→ TEXT PASSAGE

This embodiment of dissent has profound symbolic resonance. Hair, for instance, carries deep cultural meanings. In Persian literature and lore, a woman cutting her hair can signify mourning or protest – a motif now vividly revived as young women sheared off ponytails in fury over Mahsa Amini’s death. “Cutting one’s hair is a feminist act of resistance, an exercise of agency through which Iranian women are taking control and reclaiming their womanhood, their lives, their bodies and their freedom of choice,” one Iranian essayist observed . Indeed, the image of shorn hair has swept the world: from Tehran to Los Angeles, locks have been lopped off in solidarity, often accompanied by tears of rage or defiance. In one viral video, a grey-haired Iranian woman stands before her husband’s grave – he was executed by the regime years ago – and she chops off her hair and lays the braid on his tombstone, dedicating her personal grief to the present struggle. Such raw acts blur the line between personal sorrow and political statement. They also carry echoes of ancient rituals, recharging them with radical intent. A simple bodily gesture – slicing a scissor through one’s tresses – becomes a semaphore of liberation.

→ HOW TO COMPLETE THIS TASK
Return the full passage about Iranian women cutting their hair as protest, word for word.

→ RECORDS SHOWN
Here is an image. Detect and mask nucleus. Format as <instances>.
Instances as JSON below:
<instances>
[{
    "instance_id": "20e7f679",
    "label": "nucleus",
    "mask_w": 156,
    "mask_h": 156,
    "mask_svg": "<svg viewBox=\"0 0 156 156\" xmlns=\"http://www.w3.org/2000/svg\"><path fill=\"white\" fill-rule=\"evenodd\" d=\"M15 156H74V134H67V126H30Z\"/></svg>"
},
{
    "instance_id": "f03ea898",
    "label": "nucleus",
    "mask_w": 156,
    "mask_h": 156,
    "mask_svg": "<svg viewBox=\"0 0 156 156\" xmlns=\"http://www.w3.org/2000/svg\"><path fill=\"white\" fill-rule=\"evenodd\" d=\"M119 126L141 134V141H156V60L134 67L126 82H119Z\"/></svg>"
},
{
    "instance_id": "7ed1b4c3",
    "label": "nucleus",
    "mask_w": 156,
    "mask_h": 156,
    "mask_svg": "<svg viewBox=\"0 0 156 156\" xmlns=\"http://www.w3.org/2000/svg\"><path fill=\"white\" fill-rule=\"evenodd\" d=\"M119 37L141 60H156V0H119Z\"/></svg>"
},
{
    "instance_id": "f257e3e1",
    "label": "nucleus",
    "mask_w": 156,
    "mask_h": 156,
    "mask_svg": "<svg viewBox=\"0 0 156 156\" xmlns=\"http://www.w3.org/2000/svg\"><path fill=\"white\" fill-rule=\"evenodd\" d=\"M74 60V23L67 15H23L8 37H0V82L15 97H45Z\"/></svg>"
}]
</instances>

→ TASK SOLUTION
This embodiment of dissent has profound symbolic resonance. Hair, for instance, carries deep cultural meanings. In Persian literature and lore, a woman cutting her hair can signify mourning or protest – a motif now vividly revived as young women sheared off ponytails in fury over Mahsa Amini’s death. “Cutting one’s hair is a feminist act of resistance, an exercise of agency through which Iranian women are taking control and reclaiming their womanhood, their lives, their bodies and their freedom of choice,” one Iranian essayist observed . Indeed, the image of shorn hair has swept the world: from Tehran to Los Angeles, locks have been lopped off in solidarity, often accompanied by tears of rage or defiance. In one viral video, a grey-haired Iranian woman stands before her husband’s grave – he was executed by the regime years ago – and she chops off her hair and lays the braid on his tombstone, dedicating her personal grief to the present struggle. Such raw acts blur the line between personal sorrow and political statement. They also carry echoes of ancient rituals, recharging them with radical intent. A simple bodily gesture – slicing a scissor through one’s tresses – becomes a semaphore of liberation.